Starting at the line that has "ในนิสิตใช้ C# สร้าง" and stopping after the line that has "1.1.3 การจัดการลูกค้า (Customer", reproduce the listing below exactly; omit everything else.

● ● ●

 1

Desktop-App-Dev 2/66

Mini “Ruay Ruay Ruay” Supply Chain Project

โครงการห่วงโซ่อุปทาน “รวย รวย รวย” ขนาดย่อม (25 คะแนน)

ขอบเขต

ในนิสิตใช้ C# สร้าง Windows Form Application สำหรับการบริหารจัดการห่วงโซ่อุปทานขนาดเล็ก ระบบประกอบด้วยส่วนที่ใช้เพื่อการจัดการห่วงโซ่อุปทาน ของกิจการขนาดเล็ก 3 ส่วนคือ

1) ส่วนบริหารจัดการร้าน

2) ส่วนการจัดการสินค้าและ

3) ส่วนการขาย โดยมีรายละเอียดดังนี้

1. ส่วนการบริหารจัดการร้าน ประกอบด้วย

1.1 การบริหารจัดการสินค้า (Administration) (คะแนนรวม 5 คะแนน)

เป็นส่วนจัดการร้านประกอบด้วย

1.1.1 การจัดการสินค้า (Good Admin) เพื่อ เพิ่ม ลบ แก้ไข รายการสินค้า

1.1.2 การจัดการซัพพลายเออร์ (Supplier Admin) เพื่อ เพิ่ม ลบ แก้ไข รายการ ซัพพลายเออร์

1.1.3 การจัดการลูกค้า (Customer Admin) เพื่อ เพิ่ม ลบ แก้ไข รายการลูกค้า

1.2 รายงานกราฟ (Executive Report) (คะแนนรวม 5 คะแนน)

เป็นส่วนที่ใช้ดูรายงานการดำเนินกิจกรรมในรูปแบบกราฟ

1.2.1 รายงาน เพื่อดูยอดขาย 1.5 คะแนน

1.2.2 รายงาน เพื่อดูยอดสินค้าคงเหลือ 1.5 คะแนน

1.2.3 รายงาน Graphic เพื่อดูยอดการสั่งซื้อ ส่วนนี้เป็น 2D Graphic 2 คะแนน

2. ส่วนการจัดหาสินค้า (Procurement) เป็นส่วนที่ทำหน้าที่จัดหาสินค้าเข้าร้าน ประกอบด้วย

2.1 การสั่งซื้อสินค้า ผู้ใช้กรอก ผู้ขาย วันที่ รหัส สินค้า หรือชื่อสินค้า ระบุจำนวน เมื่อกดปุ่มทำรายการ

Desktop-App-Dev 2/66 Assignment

● ● ●

▸ WRITTEN SOLUTION:
ในนิสิตใช้ C# สร้าง Windows Form Application สำหรับการบริหารจัดการห่วงโซ่อุปทานขนาดเล็ก ระบบประกอบด้วยส่วนที่ใช้เพื่อการจัดการห่วงโซ่อุปทาน ของกิจการขนาดเล็ก 3 ส่วนคือ

1) ส่วนบริหารจัดการร้าน

2) ส่วนการจัดการสินค้าและ

3) ส่วนการขาย โดยมีรายละเอียดดังนี้

1. ส่วนการบริหารจัดการร้าน ประกอบด้วย

1.1 การบริหารจัดการสินค้า (Administration) (คะแนนรวม 5 คะแนน)

เป็นส่วนจัดการร้านประกอบด้วย

1.1.1 การจัดการสินค้า (Good Admin) เพื่อ เพิ่ม ลบ แก้ไข รายการสินค้า

1.1.2 การจัดการซัพพลายเออร์ (Supplier Admin) เพื่อ เพิ่ม ลบ แก้ไข รายการ ซัพพลายเออร์

1.1.3 การจัดการลูกค้า (Customer Admin) เพื่อ เพิ่ม ลบ แก้ไข รายการลูกค้า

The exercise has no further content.